For the first time in a very long time, Cleveland’s oldest Black newspaper, The Call & Post has stirred up some controversy and has some level of significance thanks to its portrayal of Ohio State Senator Nina Turner as Aunt Jemima in an editorial cartoon. The cartoon and editorial chastise Turner for having the gall to stand against the masses and back last November’s ballot Issue 6, which will reform Cuyahoga County government.
The cartoon struck a nerve with a number of Clevelanders including United Pastors in Mission, a group representing a large number of Cleveland’s Black ministers. The ministers who were opponents of Issue 6 have called for an apology from The Call & Post.
Before I continue with my views on this subject I must state that I spent the formative years of my career at The Call and Post. I have a fondness for the newspaper, but I have felt since long before I left the paper that the leaders of the publication were not intune with the community they serve. This disconnect with the community has caused the newspaper to suffer with subscriptions, advertising and most importantly readership. The Call & Post, is struggling to survive, as are many print publications and this could be the opportunity they were looking for to reignite interest in what they have to say.
Unfortunately, this resurgence comes in the middle of an issue that pits one group of the Black community against another, a sad commentary on this community.

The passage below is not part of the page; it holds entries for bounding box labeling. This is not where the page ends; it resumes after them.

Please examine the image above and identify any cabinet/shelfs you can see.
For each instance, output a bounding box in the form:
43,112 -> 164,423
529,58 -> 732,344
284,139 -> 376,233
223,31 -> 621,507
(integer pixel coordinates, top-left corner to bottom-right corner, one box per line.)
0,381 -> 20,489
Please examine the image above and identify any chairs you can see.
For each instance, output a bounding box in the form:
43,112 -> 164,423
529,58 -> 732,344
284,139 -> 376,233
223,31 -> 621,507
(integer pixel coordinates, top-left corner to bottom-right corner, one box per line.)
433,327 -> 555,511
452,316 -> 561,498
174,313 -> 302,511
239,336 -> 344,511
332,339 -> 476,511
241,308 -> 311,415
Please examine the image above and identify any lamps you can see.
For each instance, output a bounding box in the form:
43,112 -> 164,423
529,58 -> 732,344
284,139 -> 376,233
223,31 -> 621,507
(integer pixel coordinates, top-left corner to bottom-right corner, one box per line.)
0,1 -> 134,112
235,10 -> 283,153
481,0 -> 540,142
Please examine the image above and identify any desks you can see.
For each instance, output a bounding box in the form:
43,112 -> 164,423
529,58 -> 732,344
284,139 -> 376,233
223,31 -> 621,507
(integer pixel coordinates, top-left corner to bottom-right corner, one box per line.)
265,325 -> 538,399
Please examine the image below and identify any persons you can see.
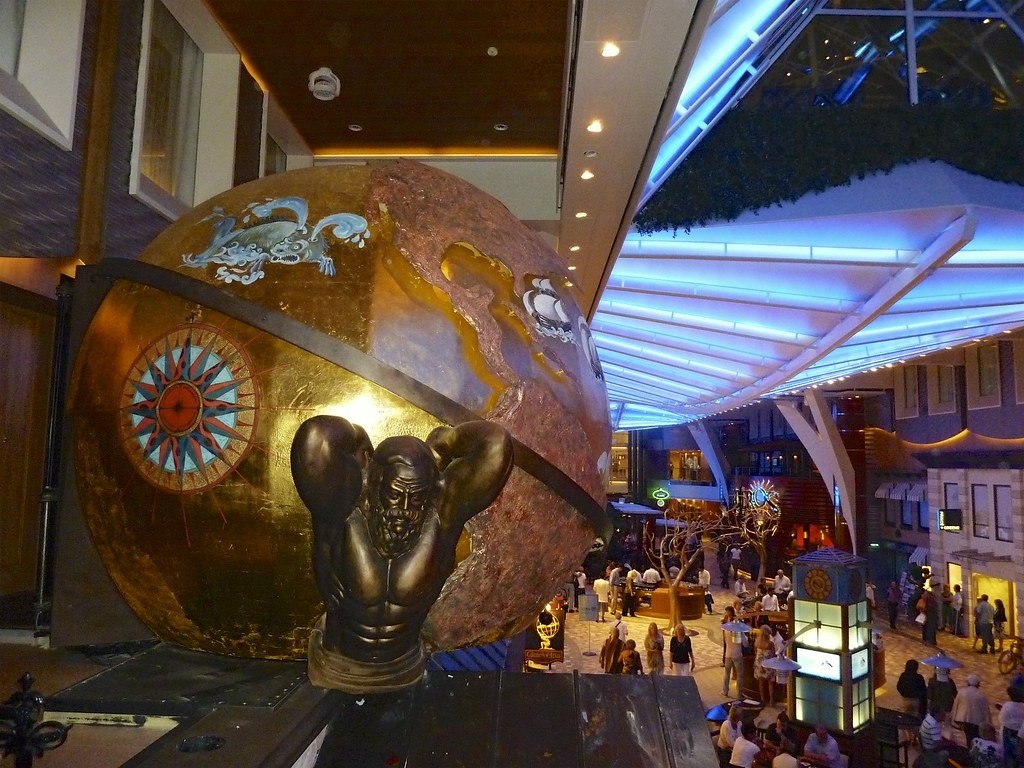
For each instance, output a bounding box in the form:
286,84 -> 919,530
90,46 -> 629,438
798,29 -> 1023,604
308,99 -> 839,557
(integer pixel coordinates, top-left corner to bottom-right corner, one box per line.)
599,612 -> 644,675
721,570 -> 791,706
972,594 -> 1008,654
885,581 -> 903,631
564,566 -> 587,613
685,532 -> 698,557
644,622 -> 664,674
289,415 -> 514,664
717,705 -> 845,768
593,561 -> 714,617
670,623 -> 695,676
896,659 -> 1024,768
865,579 -> 877,623
916,583 -> 968,645
719,543 -> 742,589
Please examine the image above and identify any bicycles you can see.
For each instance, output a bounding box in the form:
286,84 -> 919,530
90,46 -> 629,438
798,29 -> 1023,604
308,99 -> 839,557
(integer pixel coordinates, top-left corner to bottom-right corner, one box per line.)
998,643 -> 1024,674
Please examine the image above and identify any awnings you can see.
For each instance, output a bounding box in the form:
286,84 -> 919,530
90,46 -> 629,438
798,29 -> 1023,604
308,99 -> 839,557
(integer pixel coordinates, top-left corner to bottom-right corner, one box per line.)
640,518 -> 689,528
875,483 -> 928,502
908,546 -> 930,567
609,502 -> 664,514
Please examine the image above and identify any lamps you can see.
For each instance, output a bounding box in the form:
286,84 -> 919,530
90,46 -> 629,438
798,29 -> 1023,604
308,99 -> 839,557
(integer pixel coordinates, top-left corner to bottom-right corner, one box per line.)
308,66 -> 342,102
721,612 -> 789,644
761,620 -> 822,684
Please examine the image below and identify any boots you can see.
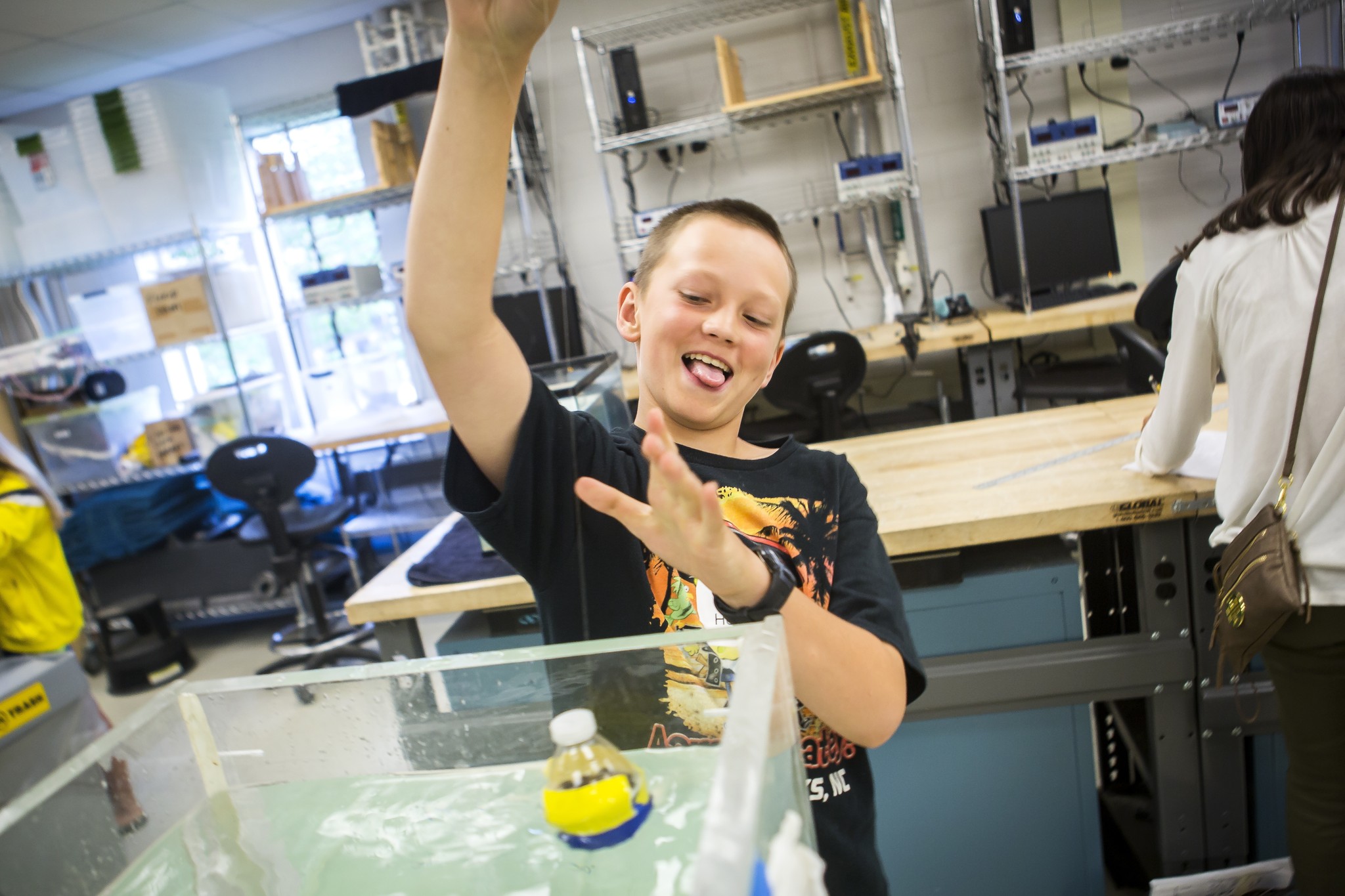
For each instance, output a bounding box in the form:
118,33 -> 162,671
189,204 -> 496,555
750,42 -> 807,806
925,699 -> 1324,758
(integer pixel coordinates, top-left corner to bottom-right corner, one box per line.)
101,757 -> 147,836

As a journalist I was not appalled as many in the community have stated they are because first and foremost you have to put the caricature into context – it is an editorial cartoon. It is not meant to be supportive, it is meant to be an exaggeration and to do just what it has done – ignite dialouge and discussion. I also believe that we in the Black community at times become overly sensitive about these issues. I read a comment connecting this depiction to the Don Imus controversy with the women’s basketball team from Rutgers and in my opinion that is like apples and oranges – two different families.
Political commentator Bill Patmon put the controversy into context during an appearance on WKYC-TV 3’s
evening news Tuesday as he cited editorial cartoons that had appeared in the daily Plain Dealer
that offered negative portrayals of former Congresswoman Stephanie Tubbs Jones and former Councilwoman Fannie Lewis. Both of these women are now deceased, but I’m sure both would be proud of Turner’s ability to take a stand against the establishment – although they too would probably have been on the opposite side of this issue.

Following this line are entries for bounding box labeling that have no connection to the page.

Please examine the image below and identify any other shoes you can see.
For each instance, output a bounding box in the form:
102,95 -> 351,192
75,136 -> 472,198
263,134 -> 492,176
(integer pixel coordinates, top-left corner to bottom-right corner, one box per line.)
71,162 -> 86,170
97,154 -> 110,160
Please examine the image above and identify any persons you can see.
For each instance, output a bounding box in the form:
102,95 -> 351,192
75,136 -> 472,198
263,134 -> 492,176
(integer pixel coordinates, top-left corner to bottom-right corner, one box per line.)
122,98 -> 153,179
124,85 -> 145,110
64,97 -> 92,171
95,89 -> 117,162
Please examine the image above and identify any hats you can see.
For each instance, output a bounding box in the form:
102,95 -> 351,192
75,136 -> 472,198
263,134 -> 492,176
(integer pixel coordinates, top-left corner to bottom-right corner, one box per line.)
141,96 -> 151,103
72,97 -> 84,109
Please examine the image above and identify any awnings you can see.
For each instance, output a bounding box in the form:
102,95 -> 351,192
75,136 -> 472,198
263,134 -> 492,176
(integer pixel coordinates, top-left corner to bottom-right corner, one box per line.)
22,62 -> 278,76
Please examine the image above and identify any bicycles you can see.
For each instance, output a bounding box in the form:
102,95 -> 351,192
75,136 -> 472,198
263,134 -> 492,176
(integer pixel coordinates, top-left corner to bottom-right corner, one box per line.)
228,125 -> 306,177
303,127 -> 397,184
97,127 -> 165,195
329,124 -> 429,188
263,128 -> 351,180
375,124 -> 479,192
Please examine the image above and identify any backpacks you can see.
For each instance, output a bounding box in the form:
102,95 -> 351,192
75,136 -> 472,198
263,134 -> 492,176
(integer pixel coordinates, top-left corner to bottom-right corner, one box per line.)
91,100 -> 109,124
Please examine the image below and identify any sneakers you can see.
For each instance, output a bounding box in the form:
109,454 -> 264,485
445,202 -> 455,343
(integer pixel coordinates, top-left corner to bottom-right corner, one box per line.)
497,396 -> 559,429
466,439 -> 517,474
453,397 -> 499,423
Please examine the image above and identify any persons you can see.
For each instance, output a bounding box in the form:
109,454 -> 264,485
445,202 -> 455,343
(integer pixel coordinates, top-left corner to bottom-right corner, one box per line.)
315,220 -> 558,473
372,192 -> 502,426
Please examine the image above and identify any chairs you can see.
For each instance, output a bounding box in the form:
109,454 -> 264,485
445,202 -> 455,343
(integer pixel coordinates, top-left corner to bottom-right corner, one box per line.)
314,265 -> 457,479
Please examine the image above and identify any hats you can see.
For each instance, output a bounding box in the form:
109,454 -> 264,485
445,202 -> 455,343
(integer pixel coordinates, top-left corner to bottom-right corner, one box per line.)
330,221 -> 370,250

At the crux of this issue however is the generational divide that exists in Cleveland politics and leadership. This cartoon has brought to the forefront the fact that there is a wide gulf between the young and the old guard in Cleveland, and someone needs to work to bridge that gap.
While The Call & Post has indicated it will not offer an apology, it should join forces with The United Pastors In Mission and attempt to begin building the bridge that will heal wounds and prepare the Black community for the future.
This could be a win-win situation for both the newspaper and the community. If young people feel they have a seat at the table and their opinions matter they will be more engaged in the community and that is something this community desperately needs.